Taylor Wirth: The current IPO market may be weaker than anticipated; however, companies should be mindful of preparing for an offering well in advance. Companies often take a year or two to prepare for the IPO process and start acting like a public company internally and externally, so companies waiting for improved market conditions should plan now. A readiness assessment helps to identify gaps and areas of improvement on the path to IPO:
- Capital Market Review uses a company’s qualitative history and business model to develop an equity story for investors on its value proposition and path toward value creation.
- Financial and Non-Financial Aspects –prepare for disclosure of financial statements, balance sheets, income statements, cash flow statements, internal controls, historical accounting issues and practices, and other reports to the SEC and ensure compliance with Sarbanes-Oxley
- Corporate Governance –review corporate records and conduct any necessary housekeeping to comply with SEC and stock exchange requirements.
- Legal and Tax Review –review material agreements for change in control provisions, address any litigation, and determine the proper tax structuring.
You advise companies to engage with business stakeholders to determine the best path. Can you walk us through some key questions executives should ask their bankers regarding IPO vs. acquisition?
Taylor Wirth: The most significant consideration is whether an offering will ultimately bring value to the key stakeholders or whether it is better to sell to a larger competitor. The reality is that most successful start-ups will exit via acquisition. Do the costs of an offering outweigh a sale? What are your long-term goals, and does the company have the resources and personnel to maintain success as a public company?
What internal factors within a life science company should be evaluated to decide between an IPO and a buyout?
Taylor Wirth:
- Status and timeline of trials
- Cash flow and burn
- Long-term goals of founders and investors
You mentioned potential pending litigation impacting an IPO. Can you elaborate on how resolving intellectual property disputes can affect a company’s public offering strategy?
Taylor Wirth: Disputes regarding ownership of intellectual property have the potential to derail the process of going public. Protecting a company’s key technology or drug is paramount to maintaining the value of the company.
First, companies should identify all proprietary information used in the business, including all intellectual property. This process should also confirm the location and security protections of all such information.
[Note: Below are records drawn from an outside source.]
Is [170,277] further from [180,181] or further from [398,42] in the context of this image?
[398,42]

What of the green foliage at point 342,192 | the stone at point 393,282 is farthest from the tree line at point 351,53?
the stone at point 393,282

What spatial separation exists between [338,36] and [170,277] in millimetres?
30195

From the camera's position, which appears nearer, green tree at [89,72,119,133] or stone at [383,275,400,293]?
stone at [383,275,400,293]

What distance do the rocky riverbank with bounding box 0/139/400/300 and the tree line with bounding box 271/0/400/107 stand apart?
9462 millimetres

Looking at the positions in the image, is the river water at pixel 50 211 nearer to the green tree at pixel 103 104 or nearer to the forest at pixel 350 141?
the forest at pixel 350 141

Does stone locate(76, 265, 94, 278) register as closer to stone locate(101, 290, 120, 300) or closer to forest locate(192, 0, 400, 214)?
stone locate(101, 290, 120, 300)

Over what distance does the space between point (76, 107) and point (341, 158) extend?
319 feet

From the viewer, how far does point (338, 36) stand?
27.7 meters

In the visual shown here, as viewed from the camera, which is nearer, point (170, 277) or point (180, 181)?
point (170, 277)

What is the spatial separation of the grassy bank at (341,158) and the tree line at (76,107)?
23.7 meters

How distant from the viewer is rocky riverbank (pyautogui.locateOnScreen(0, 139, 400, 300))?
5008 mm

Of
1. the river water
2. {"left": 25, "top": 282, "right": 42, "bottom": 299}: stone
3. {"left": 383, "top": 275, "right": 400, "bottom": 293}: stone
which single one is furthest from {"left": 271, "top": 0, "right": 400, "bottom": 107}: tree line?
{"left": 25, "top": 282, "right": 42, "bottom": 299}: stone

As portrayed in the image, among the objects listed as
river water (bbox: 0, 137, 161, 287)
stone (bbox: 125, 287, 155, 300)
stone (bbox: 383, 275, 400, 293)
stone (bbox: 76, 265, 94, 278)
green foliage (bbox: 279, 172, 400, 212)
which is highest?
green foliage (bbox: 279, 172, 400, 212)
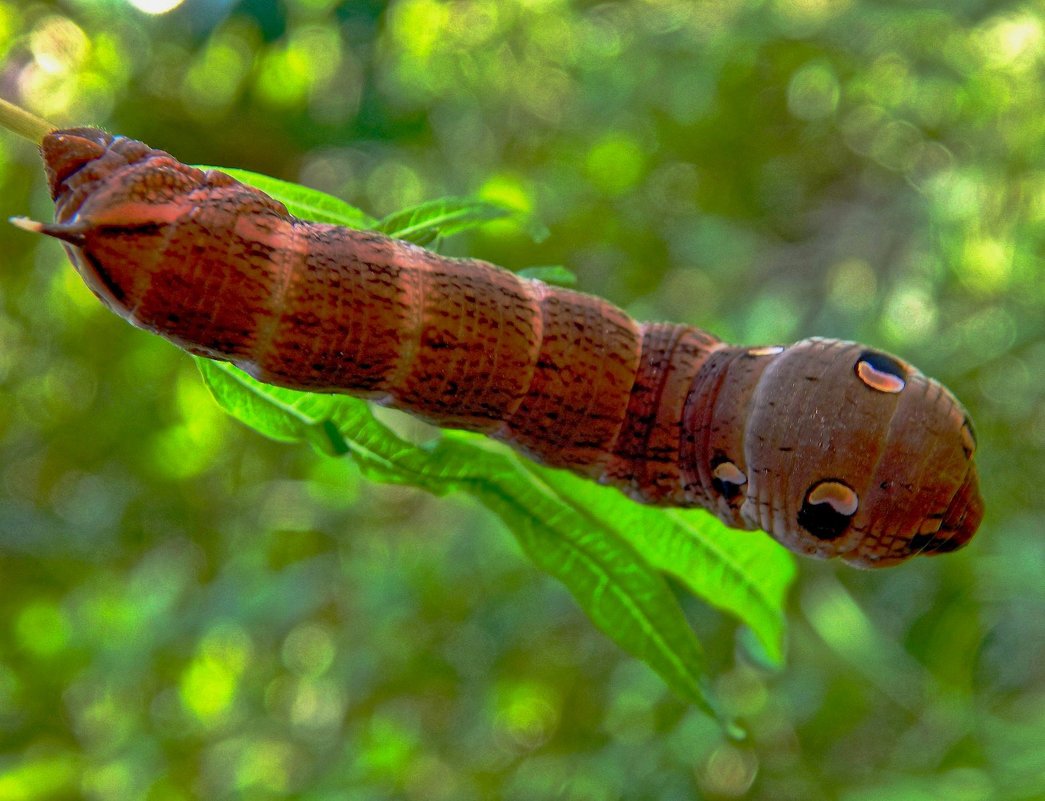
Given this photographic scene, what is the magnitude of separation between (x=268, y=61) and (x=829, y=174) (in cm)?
267

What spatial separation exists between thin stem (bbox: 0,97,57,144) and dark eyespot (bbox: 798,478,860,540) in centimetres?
103

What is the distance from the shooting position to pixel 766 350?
133 cm

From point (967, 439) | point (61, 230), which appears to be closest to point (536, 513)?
point (967, 439)

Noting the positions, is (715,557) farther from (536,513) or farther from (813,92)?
(813,92)

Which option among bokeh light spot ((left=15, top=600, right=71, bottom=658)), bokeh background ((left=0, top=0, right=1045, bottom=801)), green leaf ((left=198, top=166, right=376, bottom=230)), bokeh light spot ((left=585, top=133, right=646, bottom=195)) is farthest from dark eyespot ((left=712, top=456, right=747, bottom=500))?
bokeh light spot ((left=15, top=600, right=71, bottom=658))

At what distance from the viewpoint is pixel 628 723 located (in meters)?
3.04

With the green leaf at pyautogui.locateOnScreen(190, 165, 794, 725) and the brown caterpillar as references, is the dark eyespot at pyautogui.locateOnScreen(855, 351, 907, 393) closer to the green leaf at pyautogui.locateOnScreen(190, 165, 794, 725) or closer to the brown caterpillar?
the brown caterpillar

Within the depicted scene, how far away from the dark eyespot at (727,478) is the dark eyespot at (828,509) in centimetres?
11

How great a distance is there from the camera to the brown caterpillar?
1.03 m

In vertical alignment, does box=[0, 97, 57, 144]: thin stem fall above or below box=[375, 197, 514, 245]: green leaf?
above

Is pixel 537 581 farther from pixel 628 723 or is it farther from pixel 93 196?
pixel 93 196

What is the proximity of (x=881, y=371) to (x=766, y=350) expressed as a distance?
174 mm

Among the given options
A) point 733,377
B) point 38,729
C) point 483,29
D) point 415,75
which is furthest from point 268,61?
point 733,377

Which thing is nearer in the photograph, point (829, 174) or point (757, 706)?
point (757, 706)
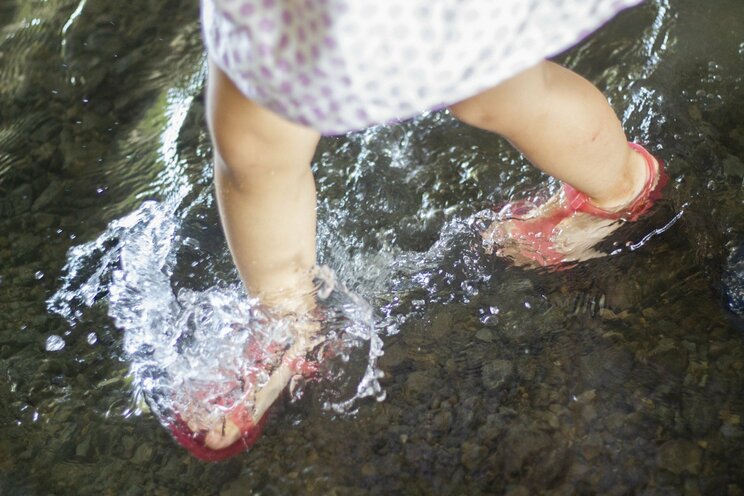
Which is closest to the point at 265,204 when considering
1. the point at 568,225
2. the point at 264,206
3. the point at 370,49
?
the point at 264,206

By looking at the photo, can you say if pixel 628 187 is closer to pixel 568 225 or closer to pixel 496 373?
pixel 568 225

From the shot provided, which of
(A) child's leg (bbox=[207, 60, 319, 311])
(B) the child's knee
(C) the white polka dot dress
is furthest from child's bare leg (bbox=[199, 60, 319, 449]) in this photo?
(B) the child's knee

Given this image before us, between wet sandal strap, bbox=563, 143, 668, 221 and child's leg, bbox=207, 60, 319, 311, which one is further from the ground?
child's leg, bbox=207, 60, 319, 311

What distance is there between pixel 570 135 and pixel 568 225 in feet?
0.74

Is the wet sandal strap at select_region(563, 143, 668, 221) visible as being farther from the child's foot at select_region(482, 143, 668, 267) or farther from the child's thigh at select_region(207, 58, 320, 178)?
the child's thigh at select_region(207, 58, 320, 178)

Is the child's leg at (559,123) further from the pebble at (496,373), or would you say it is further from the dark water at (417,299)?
the pebble at (496,373)

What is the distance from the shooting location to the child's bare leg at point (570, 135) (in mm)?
1082

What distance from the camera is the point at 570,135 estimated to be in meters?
1.15

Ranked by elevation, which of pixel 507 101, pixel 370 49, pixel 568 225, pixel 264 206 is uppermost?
→ pixel 370 49

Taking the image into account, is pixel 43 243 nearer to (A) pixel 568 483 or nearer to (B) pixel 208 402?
(B) pixel 208 402

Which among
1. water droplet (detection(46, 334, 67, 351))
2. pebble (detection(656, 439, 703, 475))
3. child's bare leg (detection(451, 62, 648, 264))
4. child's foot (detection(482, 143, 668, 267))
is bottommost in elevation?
water droplet (detection(46, 334, 67, 351))

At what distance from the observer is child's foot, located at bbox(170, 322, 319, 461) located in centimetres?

Second, issuers are advised to document intellectual property assignments and confidentiality agreements with employees, consultants and others who have assisted in the development of the company’s inventions.
Lastly, counsel can assist in defending trademarks, copyrights and patents, whether by appropriately filing applications for inventions or defending against infringement claims.
About Taylor Wirth
Taylor Wirth is a partner in the Corporate Department practice of Barnes & Thornburg. Taylor counsels public companies across various industries, including retail and consumer products, healthcare, and real estate investment trusts (REIT). Taylor has represented issuers in a variety of securities transactions, including initial public offerings, secondary public offerings, at-the-market (ATM) offerings and private investments in public equity (PIPEs), and in other strategic transactions, including mergers and acquisitions, divestitures, going private transactions and tender offers. He regularly advises clients on corporate and securities matters, including public company disclosure, Section 16 and beneficial ownership issues, insider trading, executive compensation, and environmental, social, and governance.